* _PAGE EXCERPT_:
- Church: Santa Prassede (1188)

Orders
- Created cardinal: March 1185 by Pope Lucius III
- Rank: Cardinal Deacon, then Cardinal Priest

Personal details
- Born: Pisa (?)
- Died: 30 December 1188 Mortara
- Residence: Rome, Verona
- Occupation: courtier papal legate
- Profession: parish priest

= Radulfus Nigellus =

Italian cardinal

Radulfus Nigellus (died 30 December 1188) was a cardinal of the Roman Catholic Church. He was a native of Pisa, or perhaps of France.

==Life==

Radulfus held the title magister, though the source of the title and the expertise which supported it are unknown.

Driven out of Rome by the Roman commune, due to the war over Tusculum, Pope Lucius III (1181–1185) fled to the Emperor Frederick Barbarossa, who was at Verona. Some of the cardinals followed Pope Lucius to Verona; others, however, whose followers had perpetrated the outrages at Tusculum and in the Roman campagna, remained in the city. Radulfus was a member of the papal court and followed Pope Lucius III in his flight from the Roman commune to Verona in July 1184. Far from obtaining aid from the emperor Frederick Barbarossa, they fell into quarreling, and the papal court became prisoner of the emperor in Verona.
===Cardinal deacon===
Radulfus was named a cardinal by Pope Lucius III (1181 – 1185) in Verona on Ash Wednesday 1185, and assigned the deaconry of San Giorgio in Velabro in Rome. He first subscribed his name to a papal document, as far as current evidence shows, on 4 April 1185. His latest known signature as cardinal deacon of S. Giorgio is on 17 March 1188 at the Lateran.

Lucius died on 25 November 1185 in Verona, while an angry and uncooperative emperor resided at the imperial headquarters in Pavia. The election of his successor, in which Cardinal Radulfus took part, was held on the next day. It was brief and unanimous. The successful candidate was Humbertus Crivelli, the Archbishop of Milan and Cardinal of S. Lorenzo in Damaso, "a violent and unyielding spirit, and a strong opponent of Frederick (Barbarossa)," in the words of Ferdinand Gregorovius. He took the name Urban III, and maintained all of the uncompromising policies of Lucius III. He and the papal court continued as virtual prisoners in Verona. Cardinal Radulfus signed documents for Pope Urban from 9 December 1185 to 13 October 1187.

* _SUPPLIED INFORMATION_:
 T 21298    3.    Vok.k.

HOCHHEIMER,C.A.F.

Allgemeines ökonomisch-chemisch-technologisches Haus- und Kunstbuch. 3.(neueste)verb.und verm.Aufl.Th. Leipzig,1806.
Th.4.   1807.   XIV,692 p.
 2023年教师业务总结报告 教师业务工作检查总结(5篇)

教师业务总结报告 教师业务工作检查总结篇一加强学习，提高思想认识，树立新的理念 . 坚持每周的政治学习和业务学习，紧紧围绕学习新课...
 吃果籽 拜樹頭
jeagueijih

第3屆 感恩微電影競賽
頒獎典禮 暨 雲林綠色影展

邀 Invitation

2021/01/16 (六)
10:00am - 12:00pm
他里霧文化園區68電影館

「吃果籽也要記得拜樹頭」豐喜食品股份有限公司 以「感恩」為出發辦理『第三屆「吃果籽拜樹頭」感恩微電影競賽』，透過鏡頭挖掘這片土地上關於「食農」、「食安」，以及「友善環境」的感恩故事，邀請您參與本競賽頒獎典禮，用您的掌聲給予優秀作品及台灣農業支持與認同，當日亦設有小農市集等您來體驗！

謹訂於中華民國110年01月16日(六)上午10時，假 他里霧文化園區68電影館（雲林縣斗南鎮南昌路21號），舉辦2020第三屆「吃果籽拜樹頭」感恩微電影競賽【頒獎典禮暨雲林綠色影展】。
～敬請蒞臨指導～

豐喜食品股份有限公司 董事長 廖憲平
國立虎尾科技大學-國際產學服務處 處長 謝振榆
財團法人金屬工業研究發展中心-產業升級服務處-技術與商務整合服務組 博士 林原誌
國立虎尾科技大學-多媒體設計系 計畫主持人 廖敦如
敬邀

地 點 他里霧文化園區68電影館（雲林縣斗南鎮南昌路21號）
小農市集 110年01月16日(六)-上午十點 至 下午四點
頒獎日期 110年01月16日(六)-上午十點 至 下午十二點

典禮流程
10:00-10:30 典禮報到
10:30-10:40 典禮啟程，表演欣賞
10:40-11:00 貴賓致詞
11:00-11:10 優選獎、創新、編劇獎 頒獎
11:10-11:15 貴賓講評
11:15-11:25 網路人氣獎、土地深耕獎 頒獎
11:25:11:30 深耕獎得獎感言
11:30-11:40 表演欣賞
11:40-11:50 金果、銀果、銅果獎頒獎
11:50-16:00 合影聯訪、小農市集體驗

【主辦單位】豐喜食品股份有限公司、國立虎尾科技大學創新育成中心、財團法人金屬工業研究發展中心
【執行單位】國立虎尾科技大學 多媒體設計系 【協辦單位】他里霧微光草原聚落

* _ACTIVITIES_:
**a.** In the article on Radulfus Nigellus, which deaconry in Rome was he assigned when he was named a cardinal?
**b.** Translate this sentence from the Radulfus Nigellus article into Spanish: "He took the name Urban III, and maintained all of the uncompromising policies of Lucius III."
**c.** Write the next part of the article on Radulfus Nigellus, picking up right after its last sentence.

* _ACTIVITY ANSWERS_:
**a.** He was assigned the deaconry of San Giorgio in Velabro in Rome.

**b.** Tomó el nombre de Urbano III y mantuvo todas las políticas intransigentes de Lucio III.

**c.**
Urban III and the cardinals, including Radulfus, managed to escape from Verona in the second half of September 1187, but Pope Urban III died at Ferrara on 20 October 1187, grieving over the disasters in the Holy Land. In the election which followed, there were three candidates, Henri de Marsiac, Paolo Scolari, and Alberto di Morra. Alberto, the leader of the imperial faction, was elected as Gregory VIII on 21 October 1187. He immediately began plans to return to Rome, with the cooperation of the emperor and the officials of Rome, but he reigned for one month and twenty-eight days, managing to reach only as far as Pisa. During that brief time, Radulfus subscribed several documents in Ferrara, Modena, Parma, and Pisa.

Cardinal Radulfus participated in his third papal election in twenty-five months at Pisa. The cardinals unanimously elected Cardinal Paolo Scolari, Bishop of Palestrina, on 19 December 1187, the Saturday after the Feast of S. Barbara. He accepted his election and took the name Clement III. By 11 February 1188, he, the cardinals, and the papal court had returned to Rome and were resident at the Lateran.

===Cardinal priest===
On 17 March 1188, Cardinal Radulfus appears as a cardinal priest with the titulus of Santa Prassede. He is mentioned in a letter of Pope Clement III to Archbishop Baldwin of Canterbury on 10 December 1188; the archbishop and the monks of Canterbury are to obey papal decisions in the matter of the appointment of the prior; the pope had given mandates in his instructions to the Cardinal of Santa Prassede, Apostolicae Sedis legato. Radulfus, however, never reached England, because he died at Mortara on 30 December 1188.

Radulfus' successor at S. Prassede, Cardinal Rufinus, subscribed a document for Pope Clement III.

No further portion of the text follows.